SOURCE PASSAGE
..........

No Progress
Hello, I have installed the toolkit but when I click start it says starting but nothing happens. Left it for over 1 hour with no progress and nothing showing up in the progress window.
Same here. Additionally queue management doesn't seem to work. Whenever I try to stop a job it just enters a loop, printing '[WORKER] Stopping job [some ID] on GPU(s) 0'.
I have the same issue. 4090, 64gb ram. Nothing shows up in progress, but in the past it worked fine. I recently updated and tried a fresh install as well.
I have deleted then reinstalled using their easy installer and it worked even though the first time it did not so give it a try
I am also facing the same issue. It only says Starting Job and shows no progress.
Same here on RTX 6000 Pro. Any solutions?

..........

RECORDS SHOWN
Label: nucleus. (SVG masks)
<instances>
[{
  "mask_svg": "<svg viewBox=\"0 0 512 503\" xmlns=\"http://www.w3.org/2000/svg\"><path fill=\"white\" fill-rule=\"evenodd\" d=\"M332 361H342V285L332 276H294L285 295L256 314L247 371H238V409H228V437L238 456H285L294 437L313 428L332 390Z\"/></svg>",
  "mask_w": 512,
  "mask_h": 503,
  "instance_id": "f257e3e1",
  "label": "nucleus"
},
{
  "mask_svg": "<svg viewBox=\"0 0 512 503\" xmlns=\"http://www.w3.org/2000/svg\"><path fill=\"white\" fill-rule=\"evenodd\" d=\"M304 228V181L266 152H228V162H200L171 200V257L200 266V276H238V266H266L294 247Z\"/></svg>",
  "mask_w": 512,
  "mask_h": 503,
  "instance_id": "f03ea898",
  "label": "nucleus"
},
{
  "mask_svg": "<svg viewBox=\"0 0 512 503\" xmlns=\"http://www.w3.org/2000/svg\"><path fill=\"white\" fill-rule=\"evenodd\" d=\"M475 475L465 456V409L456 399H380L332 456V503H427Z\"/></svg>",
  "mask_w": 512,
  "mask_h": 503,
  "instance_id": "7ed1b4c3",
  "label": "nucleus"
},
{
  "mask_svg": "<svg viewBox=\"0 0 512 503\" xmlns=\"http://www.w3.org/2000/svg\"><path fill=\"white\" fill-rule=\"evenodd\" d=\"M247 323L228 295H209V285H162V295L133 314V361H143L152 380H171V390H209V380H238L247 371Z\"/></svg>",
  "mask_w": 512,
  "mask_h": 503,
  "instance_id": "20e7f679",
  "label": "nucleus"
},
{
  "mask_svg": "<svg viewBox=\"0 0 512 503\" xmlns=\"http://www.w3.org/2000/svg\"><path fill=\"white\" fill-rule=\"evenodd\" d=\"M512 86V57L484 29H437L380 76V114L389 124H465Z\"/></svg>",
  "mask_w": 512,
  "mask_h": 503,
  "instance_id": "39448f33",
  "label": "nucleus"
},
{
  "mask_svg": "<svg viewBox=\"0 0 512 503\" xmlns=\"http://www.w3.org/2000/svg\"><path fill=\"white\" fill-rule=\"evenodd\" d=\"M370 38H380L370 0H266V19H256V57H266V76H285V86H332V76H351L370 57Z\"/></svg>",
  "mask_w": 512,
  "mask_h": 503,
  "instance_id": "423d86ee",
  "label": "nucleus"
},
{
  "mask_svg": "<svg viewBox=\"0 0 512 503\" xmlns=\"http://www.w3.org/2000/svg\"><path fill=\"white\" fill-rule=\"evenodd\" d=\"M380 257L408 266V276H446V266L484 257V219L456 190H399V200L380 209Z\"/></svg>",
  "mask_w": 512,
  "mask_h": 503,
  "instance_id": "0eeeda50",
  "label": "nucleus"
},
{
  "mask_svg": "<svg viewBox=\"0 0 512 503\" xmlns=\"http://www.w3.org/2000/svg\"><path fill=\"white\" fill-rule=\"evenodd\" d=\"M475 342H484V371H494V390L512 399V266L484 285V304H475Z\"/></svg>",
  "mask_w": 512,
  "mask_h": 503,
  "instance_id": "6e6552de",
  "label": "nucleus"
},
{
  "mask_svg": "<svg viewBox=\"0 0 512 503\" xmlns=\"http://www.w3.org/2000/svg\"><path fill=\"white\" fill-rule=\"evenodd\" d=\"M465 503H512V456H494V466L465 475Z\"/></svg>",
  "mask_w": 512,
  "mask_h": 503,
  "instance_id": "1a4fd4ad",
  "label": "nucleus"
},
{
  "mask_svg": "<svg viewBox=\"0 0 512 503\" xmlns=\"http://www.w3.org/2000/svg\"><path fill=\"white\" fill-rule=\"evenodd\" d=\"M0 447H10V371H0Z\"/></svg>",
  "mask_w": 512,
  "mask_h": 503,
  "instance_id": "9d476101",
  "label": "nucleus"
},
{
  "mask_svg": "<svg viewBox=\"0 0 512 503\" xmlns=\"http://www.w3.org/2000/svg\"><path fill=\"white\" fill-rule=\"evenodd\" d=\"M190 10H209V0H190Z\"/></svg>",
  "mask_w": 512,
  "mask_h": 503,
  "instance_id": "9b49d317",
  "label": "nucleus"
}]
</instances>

..........

WRITTEN REQUEST
Could you rewrite the part of the forum thread about the stalled toolkit that opens with the words "I have deleted" and closes with "Pro. Any solutions?", putting "simple installer" in place of "easy installer"? The entries are separate material, apart from the forum thread about the stalled toolkit.

RESULT
I have deleted then reinstalled using their simple installer and it worked even though the first time it did not so give it a try
I am also facing the same issue. It only says Starting Job and shows no progress.
Same here on RTX 6000 Pro. Any solutions?